Generation X remains the “middle child,” as the millennial generation has overtaken the baby boomers as the largest living generation, according to the Pew Research Center.

Those born between 1980 and 2000 are considered to be millennials. According to Johns Hopkins Pathology, there are over 80 million people that were born in this era with characteristics of realism, confidence and diversity. This generation has undergone school shootings, technology advancements, the identification of the AIDS virus and the Gulf and Iraq wars.

Each generation has experienced historic events that shape the way they live and how they perceive life. No one generation, or human, is the same. We all have our own values we place on life, work and our work ethic.

As millennials start college and begin to take over the current workforce, it is as if the baby boomers and Generation X have negatively stereotyped the youth of today’s world. Perhaps this thought comes from the major difference between each generation, which is how we communicate with one another.

Obviously, younger Americans have a strong hold on technology compared to others, but this is largely due to the fact that we were born into a technological environment.

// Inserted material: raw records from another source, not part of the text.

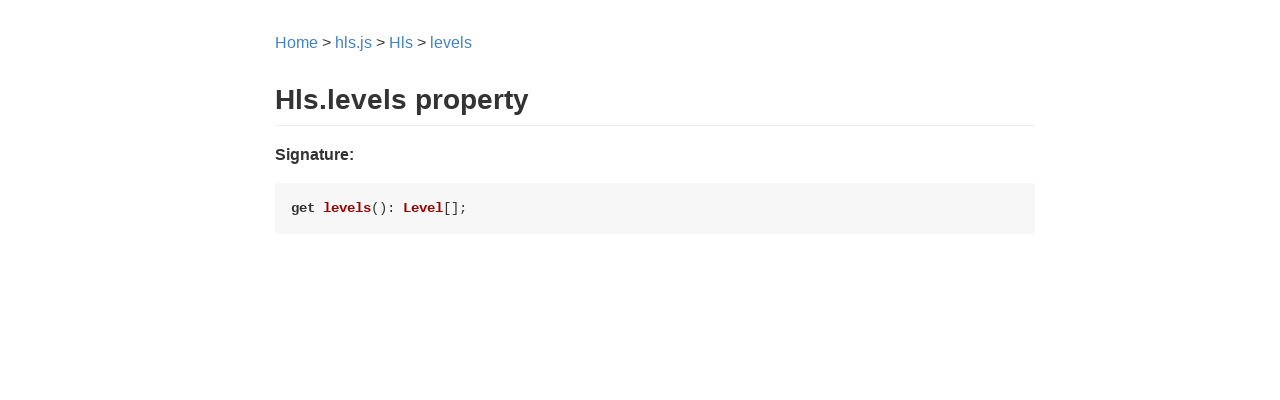

--- FILE ---
content_type: text/html; charset=utf-8
request_url: https://hlsjs.video-dev.org/api-docs/hls.js.hls.levels
body_size: 190
content:
<!doctype html>
<html>
  <head>
    <meta charset="utf-8">
    <meta name="viewport" content="width=device-width, initial-scale=1, minimal-ui">
    <title>Hls.levels property</title>
    <link type="text/css" rel="stylesheet" href="assets/css/github-markdown.css">
    <link type="text/css" rel="stylesheet" href="assets/css/pilcrow.css">
    <link type="text/css" rel="stylesheet" href="assets/css/hljs-github.min.css"/>
  </head>
  <body>
    <article class="markdown-body"><!-- Do not edit this file. It is automatically generated by API Documenter. -->

<p><a href="./index.html">Home</a> &gt; <a href="./hls.js.html">hls.js</a> &gt; <a href="./hls.js.hls.html">Hls</a> &gt; <a href="./hls.js.hls.levels.html">levels</a></p>
<h2 id="hlslevels-property"><a class="header-link" href="#hlslevels-property"></a>Hls.levels property</h2>
<p><strong>Signature:</strong></p>
<pre class="hljs"><code><span class="hljs-keyword">get</span> <span class="hljs-title">levels</span>(): <span class="hljs-title">Level</span>[];</code></pre>    </article>
  <!-- Cloudflare Pages Analytics --><script defer src='https://static.cloudflareinsights.com/beacon.min.js' data-cf-beacon='{"token": "5f88d3068c5141af9fdad3535a40923f"}'></script><!-- Cloudflare Pages Analytics --></body>
</html>


--- FILE ---
content_type: text/css; charset=utf-8
request_url: https://hlsjs.video-dev.org/api-docs/assets/css/pilcrow.css
body_size: -130
content:
/* needed because the container has overflow: hidden, but the pilcrows overflow */
.markdown-body {
  padding-left: 30px;
}

.markdown-body h1,
.markdown-body h2,
.markdown-body h3,
.markdown-body h4,
.markdown-body h5,
.markdown-body h6 {
  position: relative;
}

.markdown-body h1:hover .header-link:before,
.markdown-body h2:hover .header-link:before,
.markdown-body h3:hover .header-link:before,
.markdown-body h4:hover .header-link:before,
.markdown-body h5:hover .header-link:before,
.markdown-body h6:hover .header-link:before {
    content: "\00B6";/* pilcrow */
    color: #888;
    font-size: smaller;
}

.markdown-body .header-link {
  -webkit-user-select: none;
  -moz-user-select: none;
  -ms-user-select: none;
  user-select: none;

  position: absolute;
  top: 0;
  left: -0.7em;
  display: block;
  padding-right: 1em;
}

.markdown-body h1:hover .header-link,
.markdown-body h2:hover .header-link,
.markdown-body h3:hover .header-link,
.markdown-body h4:hover .header-link,
.markdown-body h5:hover .header-link,
.markdown-body h6:hover .header-link {
  display: inline-block;
  text-decoration: none;
}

Each generation comes with its own strengths and weaknesses, and these are mainly based on the economic outlook and general environment that said generations were born into.

Bob Funk, CEO of Express Employment Professionals, said millennials excel in the field of technology but fall short in their commitment to holding down jobs.

According to Information Strategies, Inc., millennials are considered to be 63 percent technology-savvy, while 29 percent are considered to lack commitment. 27 percent of millennials are believed to have an over-inflated sense of self.

As a millennial, I find that many people immediately deem our personal sense of confidence as a self-entitled ego problem. In today’s harsh society, many people lack confidence and have fear of speaking against their peers. But millennials, who are themselves in every sense of the word and show no fear in what they say or do, are labeled as egotistical.

According to Johns Hopkins Pathology, Generation X and millennials are similar in a sense that they both lack commitment to one job and fall a little short when trying to communicate with other people or listen actively. Baby boomers are known to be set in their ways, and it is hard for them to adapt to the new technologically-savvy environment they are now living in.

Millennials are not content with staying tied down to one job their whole lives. They change frequently to continue improving their knowledge and creativity in the vastly-growing economy.

People see one headline about how millennials are the most diva-stricken youth, dominating our nation with self-absorbed personalities, and instantly we are all deemed the generation too stuck-up to survive in adult society.

If anything, millennials have to work harder than ever with the push for everyone to attend college, which means more student debt. With a lower starting salary, it makes it more difficult for us to make a name for ourselves.

The millennial generation is changing the way people live and how businesses reach new levels of success. The millennial generation is refocusing the lens with which society views the world and its workplace. Our nation struggles to adapt to change, but not all millennials are stuck-up divas; rather, we are changing with society in the ways we live, work and perceive the economic society we live in.

This country keeps its economy going by innovation, and millennials keep everyone on their toes.